Tipo Aquilo #28 – Eram os hieróglifos emojis?
Resposta curta: não, não eram. Minha intenção não é te fazer ler um texto apenas por uma polêmica vazia, então daqui pra frente só aprofundaremos essa discussão. ;)
Vez ou outra, surge aquele meme que, resumidamente, diz: “4.000 anos depois e nós voltamos a nos comunicar por imagens”. Quando se olha para fotos de textos sagrados egípcios escritos em hieróglifos, é aceitável associa-los a emojis à primeira vista. No entanto, esse é um assunto que me incomoda porque, embora abra um caminho legal para discussão sobre comunicação gráfica e textual ao longo da história, geralmente é desperdiçado com preconceitos. Alguns bobos, outros bem sérios.
Antes de chegar nestes preconceitos, acho legal explicar os atores envolvidos nisso. Começando pelo mais antigo: os hieróglifos, usados entre 3.100 a.C. e 394 d.C. e decifrados para os tempos atuais apenas no séc. XIX. Os hieróglifos mantiveram um sistema figurativo de escrita, em que signos simples eram representados de forma pictórica, e ideias mais abstratas demandavam combinações específicas desses pictogramas. O sistema de hieróglifos chegou a conter mais de mil caracteres, e a maioria delas dispunha de uma representação fonética própria.

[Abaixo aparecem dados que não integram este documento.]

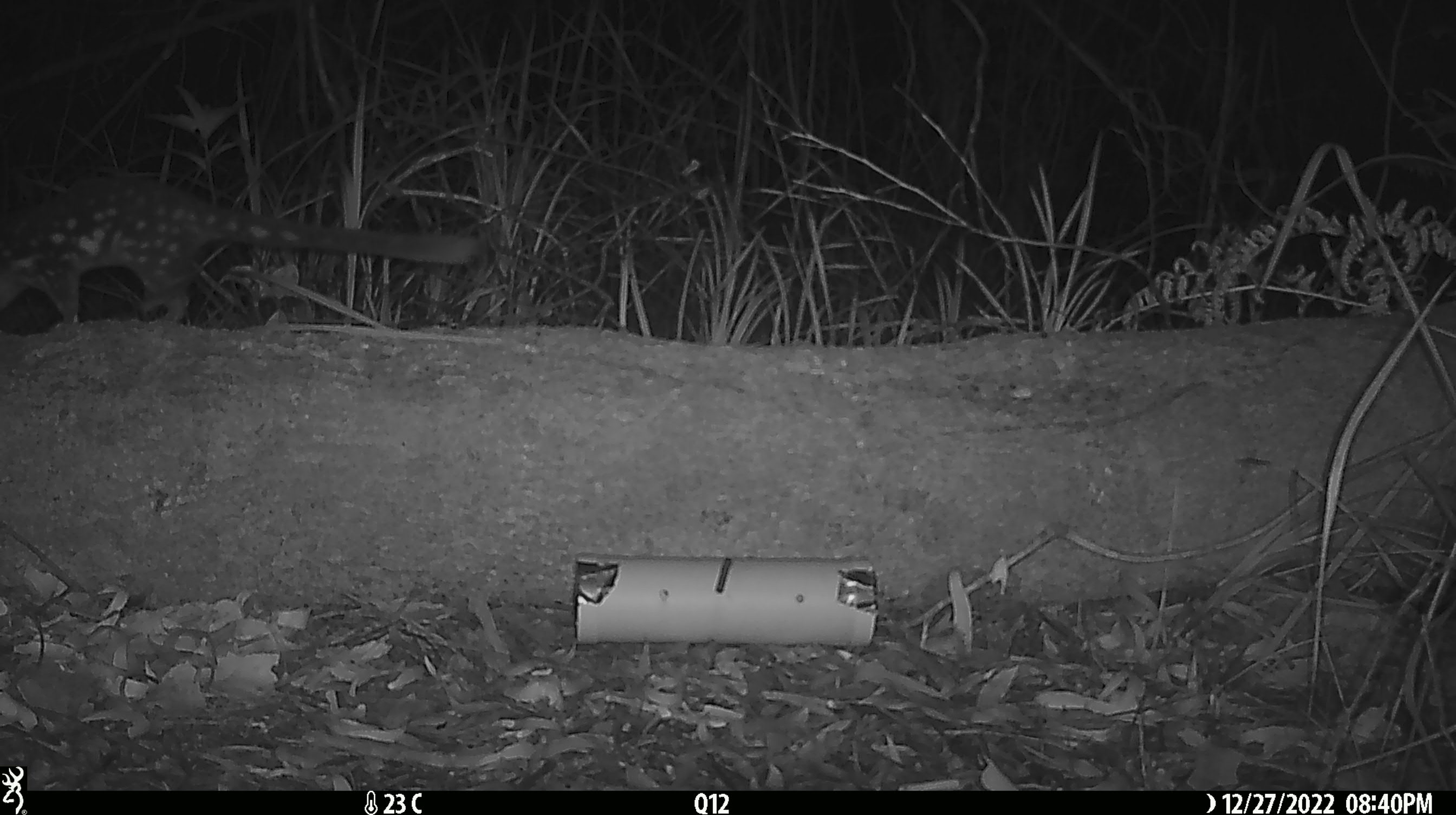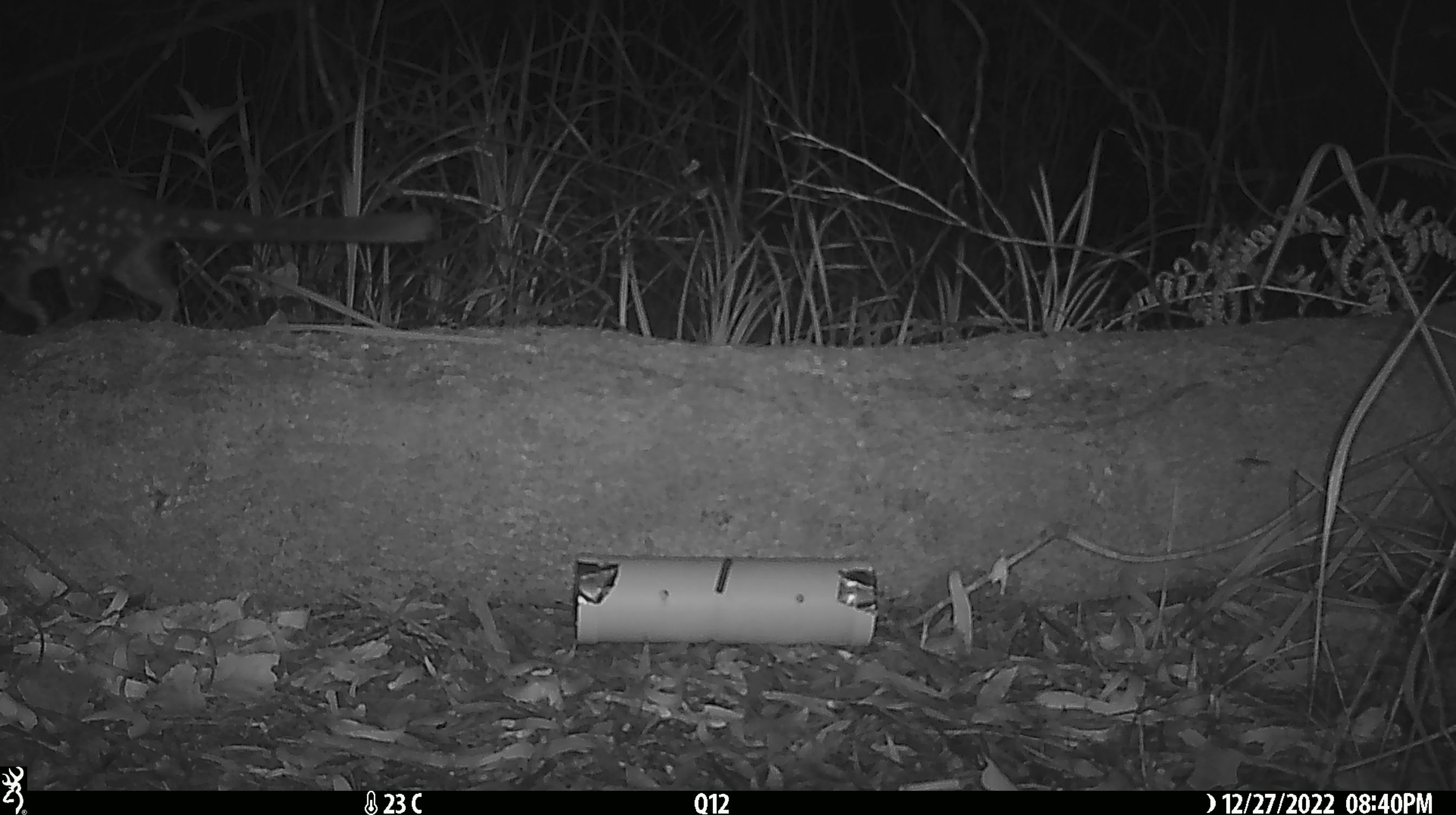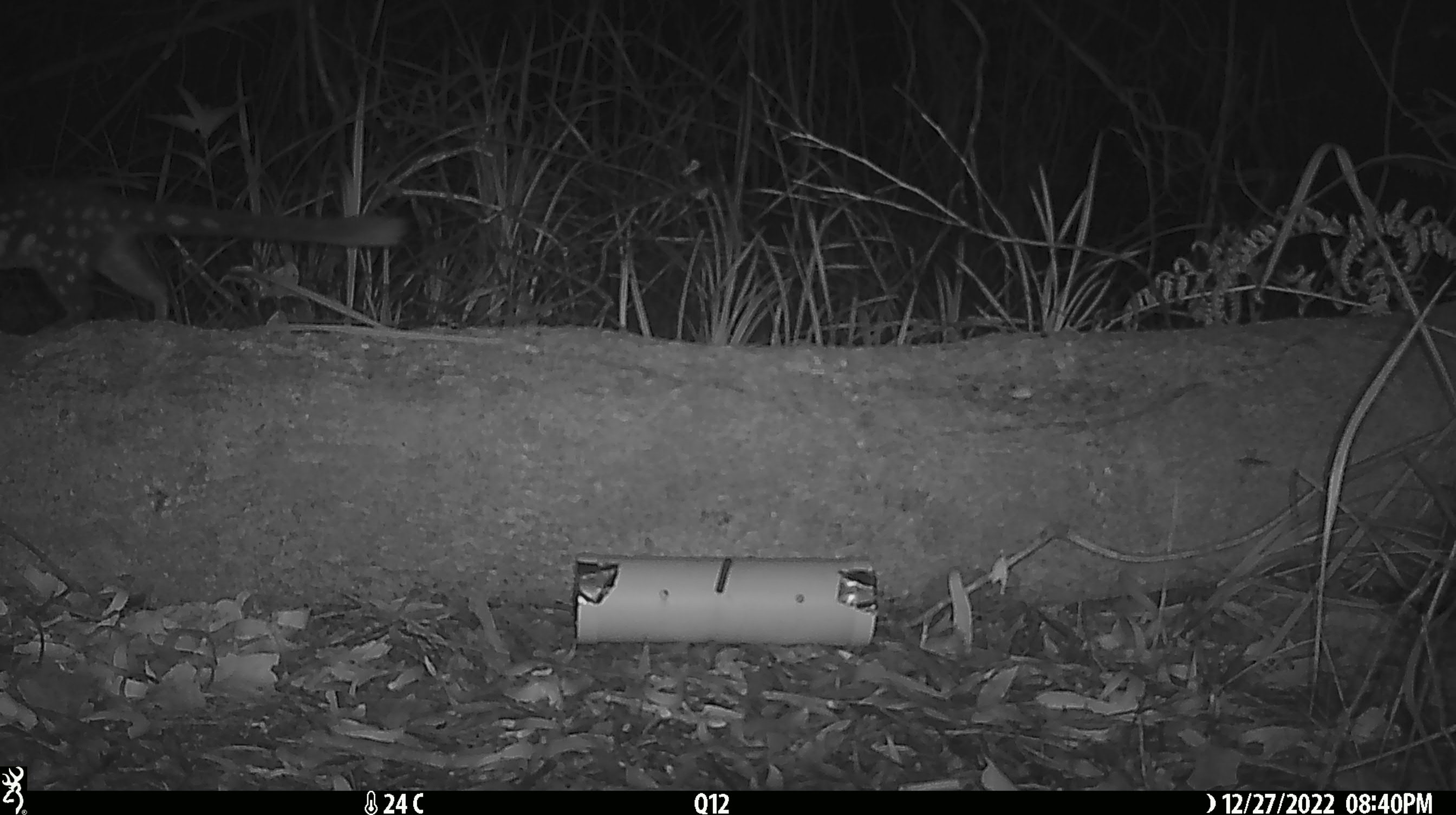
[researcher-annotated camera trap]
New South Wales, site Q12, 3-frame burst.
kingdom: Animalia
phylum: Chordata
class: Mammalia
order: Dasyuromorphia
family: Dasyuridae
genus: Dasyurus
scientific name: Dasyurus maculatus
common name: spotted-tailed quoll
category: quoll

Os hieróglifos, para a civilização egípcia, foram um presente de Seshat e Thoth para que pudessem gravar seus ritos, costumes, conquistas e glórias para a posteridade. Embora apenas uma pequena parcela da população soubesse escrever, alguns caracteres básicos eram reconhecíveis pela maioria da população. Os escribas desenvolveram vários processos de escrita e acabamento para os hieróglifos, como gravações em alto e baixo relevo, uso de cores e composições com diferentes sentidos de leitura. Como a escrita hieroglífica dispunha de caracteres com desenhos complexos, surgiram escritas com formas mais abstratas, porém mais rápidas de escrever, como o hierático e o demótico.

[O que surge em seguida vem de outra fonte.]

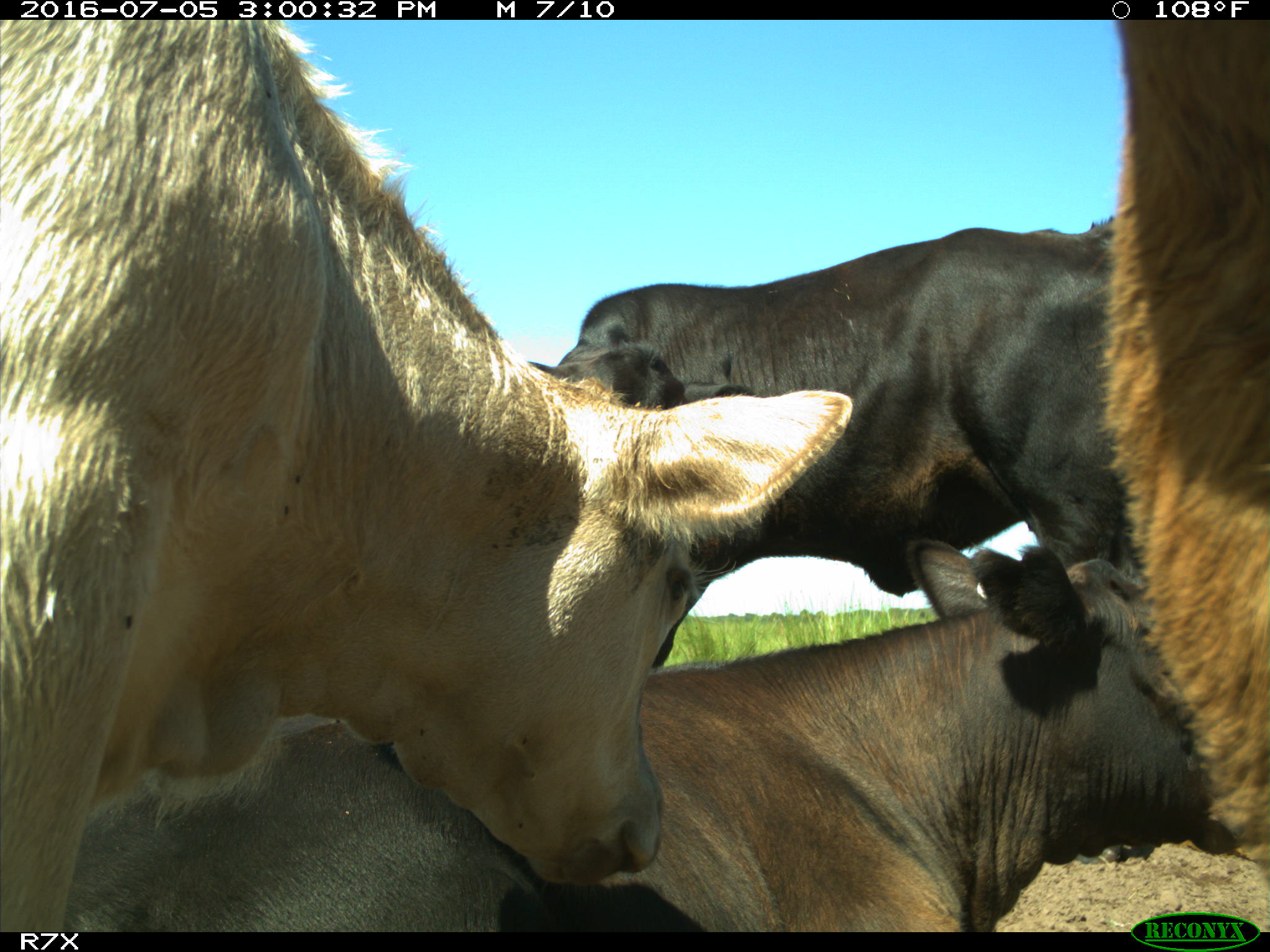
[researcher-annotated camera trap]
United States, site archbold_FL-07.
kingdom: Animalia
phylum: Chordata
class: Mammalia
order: Artiodactyla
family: Bovidae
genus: Bos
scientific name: Bos taurus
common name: domestic cow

Uma forma interessante que os egípicios dispunham para escrever palavras complexas era o rébus, uma combinação de hieróglifos com fonemas básicos dispostos em sequência para compor uma palavra inteira. Estes rébus eram usados com certa frequência, e assemelham-se à forma com que, atualmente, encapsulamos sequências de letras entre espaços para formar palavras inteiras. O cartaz de Paul Rand de 1981 para a IBM funciona de forma semelhante e ajuda a explicar o conceito: um “olho” (eye) no lugar do I, e uma abelha (bee) representando o B.
Saltando no tempo, vamos aos emojis. Pra falar deles, primeiro vamos aos emoticons, pequenas composições de letras e símbolos que representam expressões faciais. No começo das primeiras redes de computadores — nem estou falando de Internet ainda —, a comunicação era toda baseada em texto. Até o que não parecia texto era texto, e a comunicação era limitada a letras, números e sinais de pontuação. Em alguns grupos de mensagens, criou-se o costume de indicar mensagens sérias com uma cara triste :-( e posts de humor com um sorriso. :-)

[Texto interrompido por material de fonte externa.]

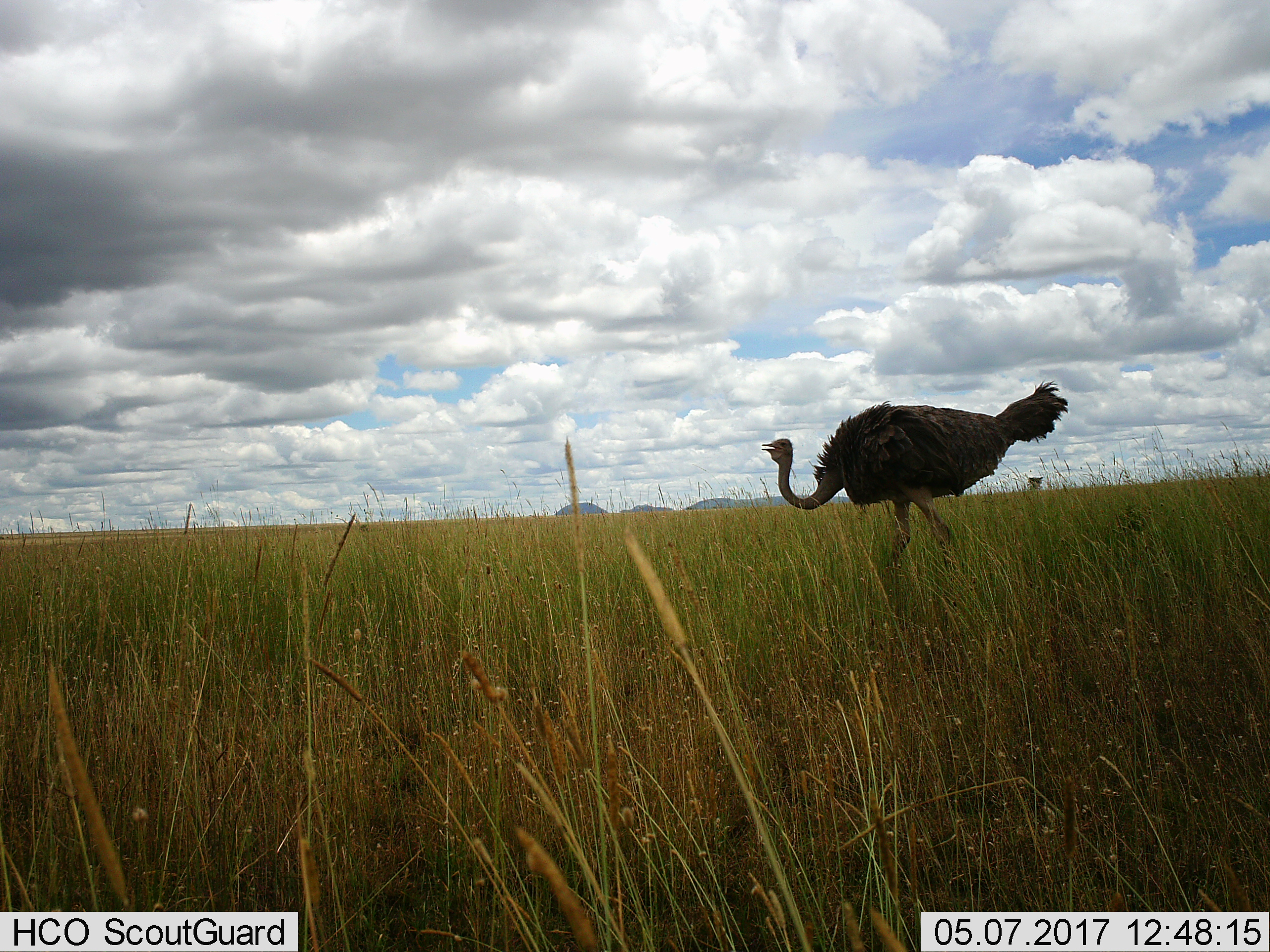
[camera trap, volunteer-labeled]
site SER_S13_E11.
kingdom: Animalia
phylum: Chordata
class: Aves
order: Struthioniformes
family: Struthionidae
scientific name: Struthionidae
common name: ostrich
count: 1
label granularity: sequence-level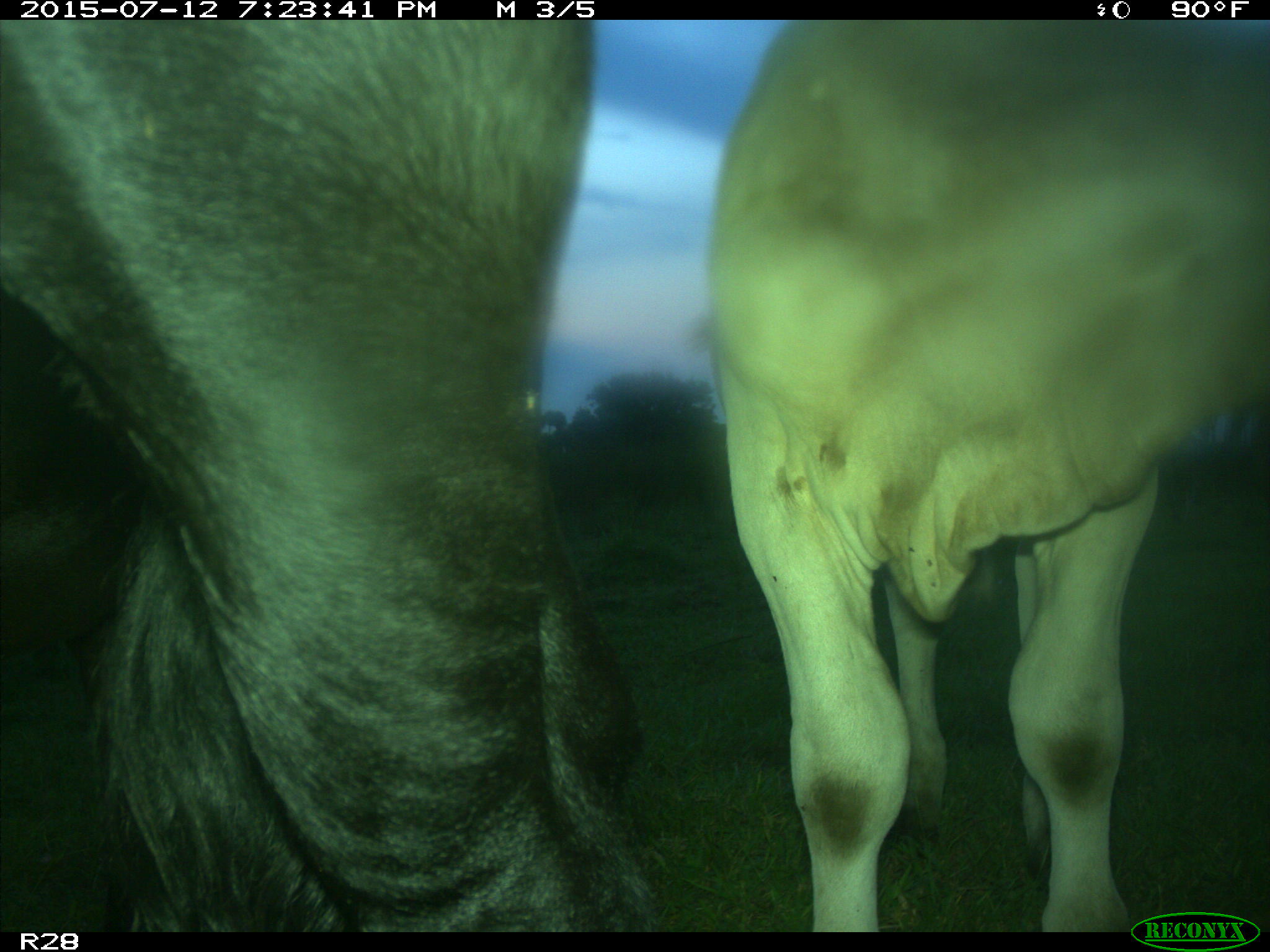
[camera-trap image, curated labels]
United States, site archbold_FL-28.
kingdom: Animalia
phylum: Chordata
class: Mammalia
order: Artiodactyla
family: Bovidae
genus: Bos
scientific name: Bos taurus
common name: domestic cow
Bos taurus (domestic cow).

Conforme as redes e os computadores conectados ficaram melhores — agora sim, estou falando da Internet —, os usuários tinham sets mais amplos de caracteres à disposição, o que permitia criar mais expressões faciais, ou para outras coisas. Algumas fontes que dispõem de caracteres para vários sistemas de escrita permitiam misturar, por exemplo, kanjis, letras latinas e caracteres especiais pra criar expressões impossíveis anteriormente. Tem alguns que a pessoa precisa de um tempo pra entender e se acostumar. Acontece. ¯\_(ツ)_/¯
Só que, até agora, não estamos falando de nada prático para o usuário comum no dia-a-dia. Eles só começaram a fazer sentido a partir de 2009, quando passaram a ter seu próprio espaço no Unicode. Resumidamente, é como se cada emoji fosse um caracter, pudesse ter um teclado próprio como temos atualmente no iOS e no Android, e funcionassem da mesma forma entre sistemas operacionais diferentes e aplicativos diferentes. Isso normatizou o que vários programas faziam de forma isolada, como o Skype e o finado MSN Messenger. Além dos espaços no Unicode para os emojis, a tecnologia de color fonts permite aos designers de tipos adicionarem seus próprios emojis a fontes comuns, ou criar fontes específicas para emoji, como o Twitter.
Atualmente, são enviados mais de 6 bilhões de emojis por dia, e a popularização dos emojis permitiu que 😂 fosse o verbete do ano do Oxford Dictionaries em 2015. Também deu início a vários textos e reportagens sobre como eles se assemelham com os hieróglifos egípcios e, teoricamente, indicam um retorno catastrófico da nossa civilização às trevas da escrita pictórica. Vários desses textos cometem o mesmo erro de achar que a escrita egípcia era só um monte de aves e formas simples. Pelo contrário: ela dava amplo suporte a uma linguagem rica com gramática sofisticada para o seu tempo.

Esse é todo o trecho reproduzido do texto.